From the obtained simulation results, we point out the following conclusions:

  • We report that the TOILP model performs efficiently in both DC configurations, in maximizing the PM usage while minimizing the number of used PMs. In average, the number of used PMs and the total potential cost of resource wastage are reduced by 32.35% and 60.62% respectively.

  • The cloud provider should not choose the PM configurations independently of the offered virtual machines. This is due to the degree of compatibility between the VM-PM resource configurations as it has an impact on the amount of resource wastage in the DC.

  • We realized that as the amount of the resource wastage is reduced in the DC, the VM rejection is lowered and the number of used PMs is also minimized. This should hopefully lead to lower power consumption in the DC.

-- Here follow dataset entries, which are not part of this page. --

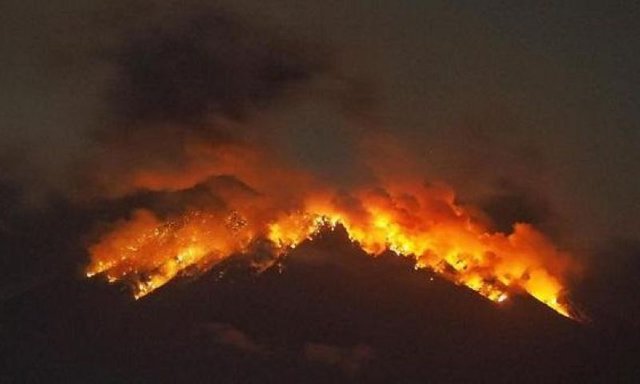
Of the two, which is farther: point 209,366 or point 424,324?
point 424,324

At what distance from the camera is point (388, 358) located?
85.6 meters

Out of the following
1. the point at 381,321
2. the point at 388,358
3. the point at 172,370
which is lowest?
the point at 172,370

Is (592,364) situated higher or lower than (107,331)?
higher

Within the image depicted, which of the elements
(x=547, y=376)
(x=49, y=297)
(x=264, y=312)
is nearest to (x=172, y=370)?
(x=264, y=312)

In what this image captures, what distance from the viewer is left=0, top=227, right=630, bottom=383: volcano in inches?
3241

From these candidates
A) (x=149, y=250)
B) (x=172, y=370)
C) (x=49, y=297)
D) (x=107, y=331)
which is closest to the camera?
(x=172, y=370)

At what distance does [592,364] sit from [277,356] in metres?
24.6

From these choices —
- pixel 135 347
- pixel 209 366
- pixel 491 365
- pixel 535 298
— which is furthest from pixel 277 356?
pixel 535 298

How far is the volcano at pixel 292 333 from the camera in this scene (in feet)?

7 Conclusion and Future Work

In this paper, we proposed a new two objective ILP model to address the VM placement problem in cloud service provider (CSP) data centers with heterogeneous PM configurations. The objectives are to improve the resources usage of physical machines while reducing energy consumption in a data center. We evaluated and compared the performances of the proposed solution in two heterogeneous data centers configurations to ascertain the impact of each configuration. Through extensive simulation scenarios, we reported the benefits brought by the TOILP model in both average gains of total potential cost of resource wastage and number of used PMs. We also reported that the cloud provider should not choose the PM configurations independently of the offered Virtual machines. In the future work, we will compare the performances of the TOILP model in both data center architectures (homogeneous and heterogeneous) in order to assess which of the architectures produces a better trade-off between the resource utilization and power consumption efficiency.